My drawing is attached.
What do you think of it?

I'm just an amateur, so if anyone is more skilled at drawing can give me their opinion I would highly appreciate it 


PS: I tried to capture it with my phone camera at best. Still, the light/shading is not well show.


----------



## Word Dispenser (May 18, 2012)

It looks like a life drawing. 

The contours and shading is done very well, but I would say that you should pay more attention to the proportions and negative space. Her arms don't appear to have been drawn accurately, but I don't know the source that you drew from, so it's hard to say. 
Just make sure to take your time and get all the shapes down right before you start shading. :kitteh:

Also, when doing figurework, it helps to do a general gesture, to avoid stiffness in the end result. Movement, flow, and weight.
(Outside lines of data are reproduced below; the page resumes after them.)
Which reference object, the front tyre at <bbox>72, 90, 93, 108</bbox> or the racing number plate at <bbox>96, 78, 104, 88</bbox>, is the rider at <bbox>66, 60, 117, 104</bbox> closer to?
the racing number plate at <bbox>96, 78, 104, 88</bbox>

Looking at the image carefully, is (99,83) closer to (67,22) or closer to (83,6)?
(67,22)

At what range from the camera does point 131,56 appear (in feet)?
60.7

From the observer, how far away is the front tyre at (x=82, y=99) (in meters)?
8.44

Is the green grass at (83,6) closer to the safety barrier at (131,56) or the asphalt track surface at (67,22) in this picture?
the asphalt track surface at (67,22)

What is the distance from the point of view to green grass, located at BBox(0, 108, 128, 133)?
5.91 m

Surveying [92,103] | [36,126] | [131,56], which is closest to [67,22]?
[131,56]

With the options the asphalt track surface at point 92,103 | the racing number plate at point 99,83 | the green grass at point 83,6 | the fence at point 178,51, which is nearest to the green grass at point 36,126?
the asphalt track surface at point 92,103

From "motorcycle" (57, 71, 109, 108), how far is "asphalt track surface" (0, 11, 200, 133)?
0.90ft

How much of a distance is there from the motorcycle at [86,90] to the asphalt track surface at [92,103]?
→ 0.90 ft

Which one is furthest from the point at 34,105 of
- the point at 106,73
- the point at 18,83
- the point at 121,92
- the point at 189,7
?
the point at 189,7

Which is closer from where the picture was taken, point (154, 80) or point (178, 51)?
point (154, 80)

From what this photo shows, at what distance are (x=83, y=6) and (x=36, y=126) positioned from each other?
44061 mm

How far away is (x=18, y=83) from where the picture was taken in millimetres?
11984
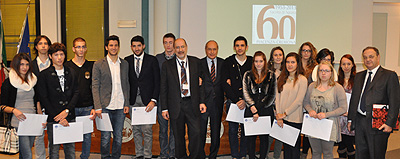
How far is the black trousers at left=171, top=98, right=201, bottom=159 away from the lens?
164 inches

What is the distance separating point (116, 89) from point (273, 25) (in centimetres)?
361

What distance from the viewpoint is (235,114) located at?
4.29m

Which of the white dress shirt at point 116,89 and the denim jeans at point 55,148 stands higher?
the white dress shirt at point 116,89

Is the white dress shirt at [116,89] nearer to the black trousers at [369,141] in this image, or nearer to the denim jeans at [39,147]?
the denim jeans at [39,147]

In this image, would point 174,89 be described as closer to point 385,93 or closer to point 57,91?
point 57,91

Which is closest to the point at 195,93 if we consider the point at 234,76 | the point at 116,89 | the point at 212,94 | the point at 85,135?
the point at 212,94

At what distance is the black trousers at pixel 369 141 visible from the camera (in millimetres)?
3576

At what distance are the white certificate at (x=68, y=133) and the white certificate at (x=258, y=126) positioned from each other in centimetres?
196

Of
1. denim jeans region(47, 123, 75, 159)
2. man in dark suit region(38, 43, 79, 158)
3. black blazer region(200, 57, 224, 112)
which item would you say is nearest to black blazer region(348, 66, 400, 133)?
black blazer region(200, 57, 224, 112)

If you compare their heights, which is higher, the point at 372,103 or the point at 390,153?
the point at 372,103

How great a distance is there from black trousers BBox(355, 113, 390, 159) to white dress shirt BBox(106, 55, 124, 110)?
2.81m

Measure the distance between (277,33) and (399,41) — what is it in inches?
132

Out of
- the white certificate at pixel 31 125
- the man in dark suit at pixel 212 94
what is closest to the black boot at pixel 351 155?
the man in dark suit at pixel 212 94

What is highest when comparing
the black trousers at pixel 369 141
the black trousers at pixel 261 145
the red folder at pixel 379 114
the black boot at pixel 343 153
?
the red folder at pixel 379 114
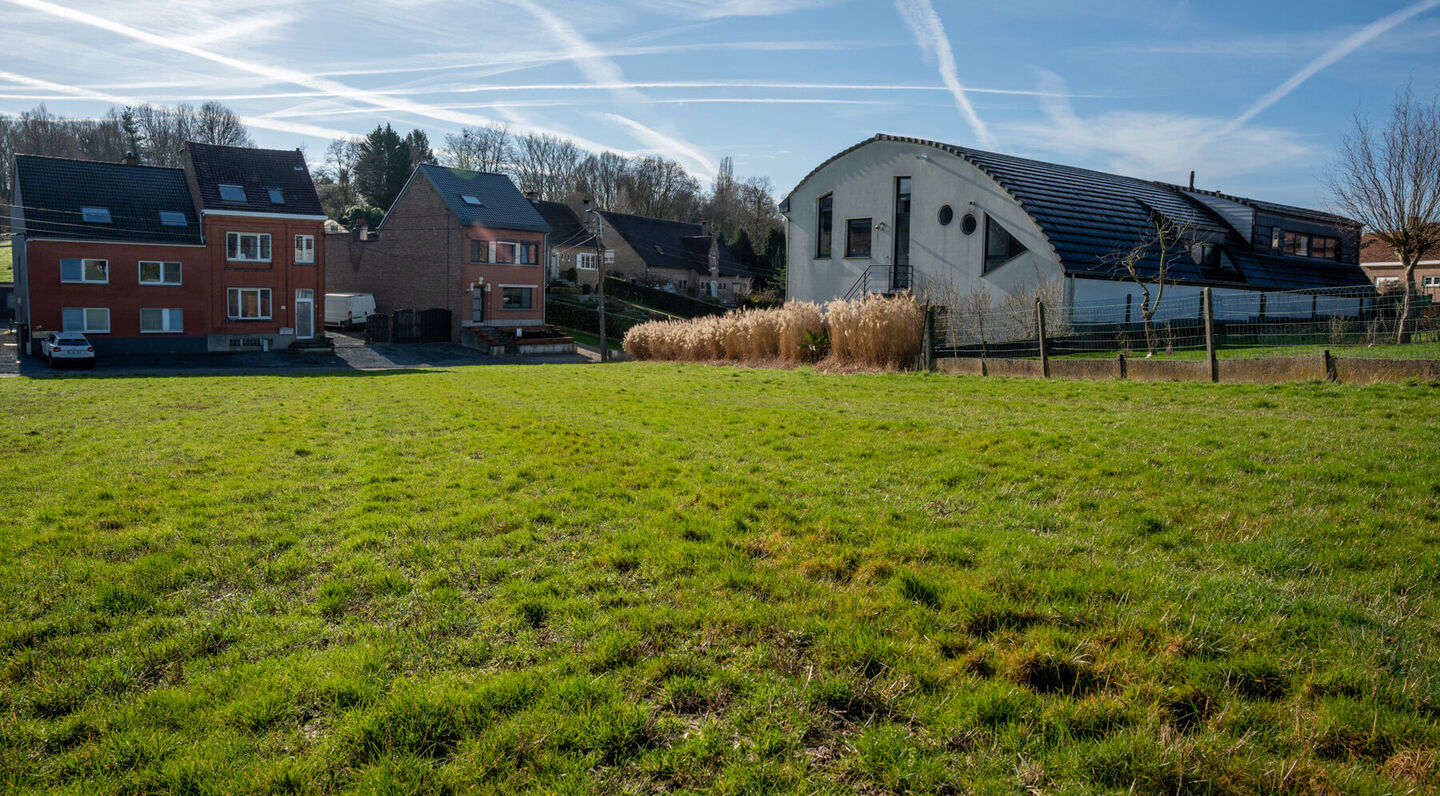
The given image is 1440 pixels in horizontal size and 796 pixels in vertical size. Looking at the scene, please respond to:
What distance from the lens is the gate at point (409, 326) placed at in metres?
44.2

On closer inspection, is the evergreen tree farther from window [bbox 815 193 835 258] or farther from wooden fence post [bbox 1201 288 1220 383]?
wooden fence post [bbox 1201 288 1220 383]

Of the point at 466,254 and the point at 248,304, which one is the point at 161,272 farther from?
the point at 466,254

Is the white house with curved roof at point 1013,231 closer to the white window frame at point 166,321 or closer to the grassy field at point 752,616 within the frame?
the grassy field at point 752,616

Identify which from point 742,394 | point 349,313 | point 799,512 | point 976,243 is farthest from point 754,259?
point 799,512

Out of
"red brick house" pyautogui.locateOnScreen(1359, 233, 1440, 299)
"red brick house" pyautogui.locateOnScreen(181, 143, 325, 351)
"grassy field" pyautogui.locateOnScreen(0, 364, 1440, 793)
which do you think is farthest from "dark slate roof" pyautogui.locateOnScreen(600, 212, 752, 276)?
"grassy field" pyautogui.locateOnScreen(0, 364, 1440, 793)

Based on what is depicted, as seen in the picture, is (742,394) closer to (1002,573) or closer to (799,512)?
(799,512)

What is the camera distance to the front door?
40.8 meters

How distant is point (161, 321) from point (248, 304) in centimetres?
A: 356

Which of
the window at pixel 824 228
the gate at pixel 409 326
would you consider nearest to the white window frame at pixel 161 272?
the gate at pixel 409 326

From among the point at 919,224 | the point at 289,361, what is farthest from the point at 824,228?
the point at 289,361

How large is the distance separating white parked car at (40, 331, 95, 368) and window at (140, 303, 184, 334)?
468 cm

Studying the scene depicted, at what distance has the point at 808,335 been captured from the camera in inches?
835

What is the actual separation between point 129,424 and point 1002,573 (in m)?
12.0

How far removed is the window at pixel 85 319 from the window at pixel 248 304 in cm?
475
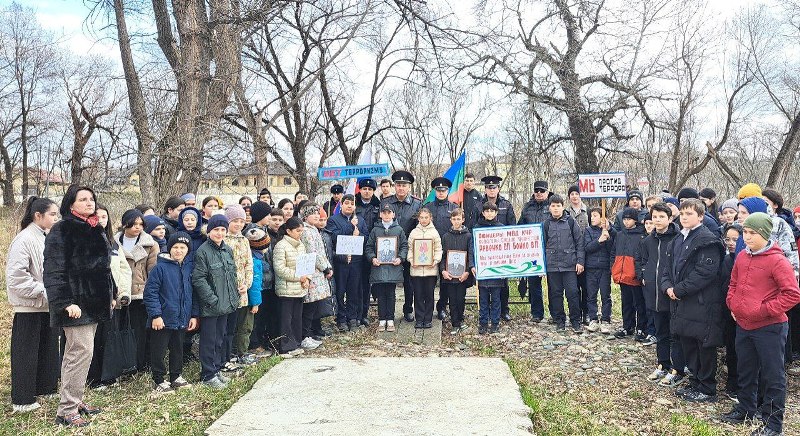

Good luck! Hope to see more from you.


----------



## WithGrace (Oct 4, 2014)

Word Dispenser said:


> It looks like a life drawing.
> 
> The contours and shading is done very well, but I would say that you should pay more attention to the proportions and negative space. Her arms don't appear to have been drawn accurately, but I don't know the source that you drew from, so it's hard to say.
> Just make sure to take your time and get all the shapes down right before you start shading. :kitteh:
> ...


Oh thank you!
It means a lot to me that you contributed! 
I just slightly edited her arms. (Newer pic)
By negative space you mean the empty space? Yup, I'm on check with it. It's slightly bigger between her arm & booty. But then I thought it didn't look so wrong.
Will see how to fix this.

What is your opinion on smudging the drawing with your finger? I do that often so that the lines don't look so stiff & clear. Some people don't advice this, however. They say using a painting brush is better (which I did try, but didn't like the end result)

Would love to hear your opinion on this.

Thanks again!


----------



## WithGrace (Oct 4, 2014)

I think the elbow on her left arm needs encore to be higher.
Will work on that!


----------



## Wonszu (Sep 25, 2013)

Well, if you wish  

The shading is pretty okey for someone who is not drawing professionally. Proportions are slightly off though. Just like @Word Dispenser said arms are off. They are to slim, even cartonish - women do have muscles. I see also a problem with her back in hips region. I know it's very popular lately to make buttocks stick out but in this case her hips get removed. It would be easier to see the problem with a source material though. Maybe she really has sticking out buttocks but right now for me she is lacking bones. 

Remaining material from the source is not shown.